◆ Отрывок документа
<<<<

Чрезвычайный посланники полномочный министр, граф С. Л. Владиславич-Рагузинский имел широкие полномочия, с 1725 по 1728 год он занимал этот пост, имея задание заключить с Китаем договор о торговле и разграничении территорий. Договор 1719 года, подписанный капитаном лейб-гвардии Преображенского полка Л. В. Измайловым, не содержал четкой пограничной линии. Китайцы спросили его о размежевании, «но Измайлов ответил, что он о сем от Его Величества ничего не имеет, а по возвращении своем о сем донесет»[362]. Поговаривали, что Савва Лукич не проявлял настойчивости при обсуждении размеров приграничных российских владений, а мошна его все больше раздувалась. Благодетеля царя Петра Алексеевича не стало, война с лихоимством ушла в прошлое. Савва хорошо помнил гордого, заносчивого князя Матвея Петровича Гагарина, всесильного сибирского губернатора, помнил, как этого Рюриковича по повелению царя судил Правительствующий сенат, как 16 марта 1721 года его прилюдно повесили за кражу казенных денег из доходов от торговли с Китаем. Не удалось Петру Великому одолеть лихоимство, теперь Савве Лукичу кары ждать было не от кого — державой правил непревзойденный вор Алексашка Меншиков, после него из-за спины малолетнего царя — Долгоруковы и другие верховники, от них легко откупались все. Но Савва Лукич не забыл о парижских столкновениях с Абрамом Арапом из-за медных денег пенсионеров, упрямство и честность Ганнибала.
С таким характером толковый образованный инженер, свидетель его дипломатических успехов был полномочному министру не нужен и даже опасен: если отыщет доказательства воровства, то не промолчит. До Абрама быстро докатились слухи о территориальных уступках Китаю и личной пользе от этого чрезвычайному посланнику. Попытка примирения, предпринятая Рагузинским, ни к чему не привела. Требовалось срочно покинуть Селенгинск; в этом затерянном на краю света городе как бы чего не случилось… Наверное, у них все же состоялся сговор, но не тот, которого желал Савва Лукич. Он пообещал Ганнибалу помочь выбраться из Селенгинска.
По соглашению с Рагузинским Абрам Петрович 23 февраля 1728 года через него обратился с челобитной к Петру II: «Послан я раб вашего величества из Санкт-Питербурха в Селенгинск по письму князя Меншикова, писанного майя 28 числа 727 году, а за какую притчину — того не ведаю, токмо под видом будто для строения крепости при Селенгинском на новоприисканном месте.

>>>>

◆ Предоставленные материалы
<<<<

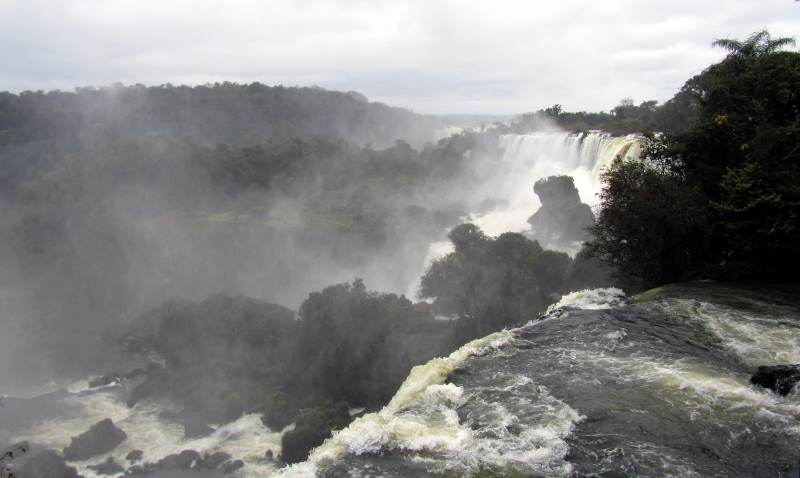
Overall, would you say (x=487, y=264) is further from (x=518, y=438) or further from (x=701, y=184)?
(x=518, y=438)

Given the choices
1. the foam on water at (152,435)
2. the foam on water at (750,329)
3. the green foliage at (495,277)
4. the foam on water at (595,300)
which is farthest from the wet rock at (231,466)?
the foam on water at (750,329)

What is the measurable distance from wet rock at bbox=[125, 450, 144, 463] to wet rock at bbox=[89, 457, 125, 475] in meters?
0.42

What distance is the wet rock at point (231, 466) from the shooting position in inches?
797

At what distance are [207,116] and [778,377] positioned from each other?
107483mm

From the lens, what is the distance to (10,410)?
2756 cm

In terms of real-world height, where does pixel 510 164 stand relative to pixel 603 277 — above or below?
above

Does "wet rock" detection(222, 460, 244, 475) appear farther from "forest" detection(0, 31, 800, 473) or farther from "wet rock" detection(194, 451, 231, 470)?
"forest" detection(0, 31, 800, 473)

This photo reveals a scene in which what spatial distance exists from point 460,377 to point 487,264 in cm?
1793

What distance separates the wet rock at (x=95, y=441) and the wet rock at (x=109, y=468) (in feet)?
3.06

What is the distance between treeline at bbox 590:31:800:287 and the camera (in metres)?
15.0

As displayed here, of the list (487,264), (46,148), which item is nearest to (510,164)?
(487,264)

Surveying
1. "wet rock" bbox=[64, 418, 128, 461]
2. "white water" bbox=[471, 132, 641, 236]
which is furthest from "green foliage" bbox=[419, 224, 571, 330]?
"wet rock" bbox=[64, 418, 128, 461]

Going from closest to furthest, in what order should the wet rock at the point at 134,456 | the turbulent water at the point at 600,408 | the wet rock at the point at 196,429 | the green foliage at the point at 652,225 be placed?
the turbulent water at the point at 600,408 < the green foliage at the point at 652,225 < the wet rock at the point at 134,456 < the wet rock at the point at 196,429

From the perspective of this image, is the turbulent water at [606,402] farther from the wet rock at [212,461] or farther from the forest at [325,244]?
the wet rock at [212,461]
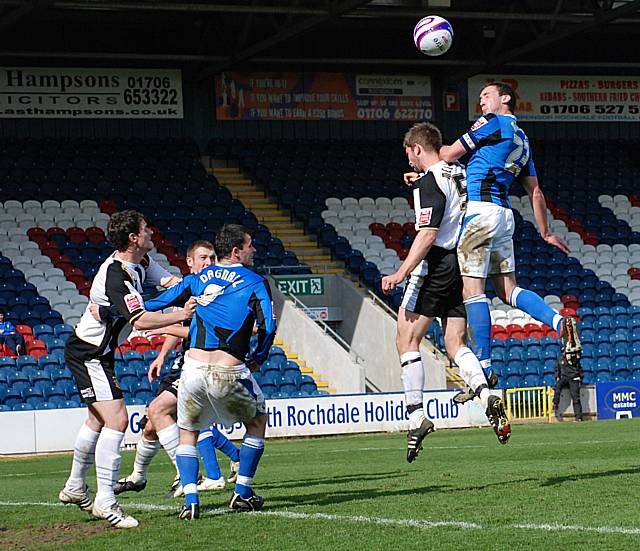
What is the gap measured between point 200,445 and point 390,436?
11311 millimetres

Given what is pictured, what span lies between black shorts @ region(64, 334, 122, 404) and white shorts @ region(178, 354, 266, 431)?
2.15 feet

>>>>

◆ Что нужно сделать
Продолжите отрывок об Абраме Ганнибале и С. Л. Рагузинском, начав сразу после его последнего предложения.

◆ Результат
А я в строении крепостей в практике не бывал, хотя по указу его императорского величества, моего крестного отца и государя, по своему великодушному милосердию я посылай во Францию для науки воинских дел, и учился три года и выучился столько, что касается до моего рангу офицерского.
И видно, что вышеписанный князь Меншиков выслал мене, посягая на мене, последнего раба вашего, токмо для отлучения от двора вашего императорского величества и моей погибели и разорения, понеже не определил мне на подъем в таком предальном марше ничего, ниже об оддаче годового моего жалованья не определено нигде.
Итак, я за таким дальнем маршем и за неполучением денег на подъем и жалованья, пришел в последнюю нищету и разорение, токмо имел с собою от трех до четырех сот Рублев денег, которые из младенчества накопил при двору вашего императорского величества Петра Первого, моего отца крестного и государя премилостивейшего.
И оные деньги я издержал в моем марше чрез сибирские городы на покупку мяхкой рухляди, а именно белки и горностали. И ту мяхкую рухлядь привез с собою в Селенгинск, понеже я не ведал, что отпуск мяхкой рухляди указом вашего императорского величества запрещено отпускать за границу, кроме государственного каравана.
И за тою притчиною никто у мене вышезначенной рухляди и ни по какой цене не покупает, отчего обретаюся в последней десперацы, не имея дневной пищи»[363].
Не зная о государственной монополии на торговлю пушниной, бедняга Абрам Петрович по дороге в Селен-гинск на все имевшиеся у него деньги закупил беличьи и горностаевые шкурки, надеясь выгодно их продать на границе. Ганнибал просил власть помочь ему выйти из положения, в которое он попал по неопытности, тем более что жалованья ему давно уж не платили. Проблему с пушниной Савва Лукич решил уладить сам.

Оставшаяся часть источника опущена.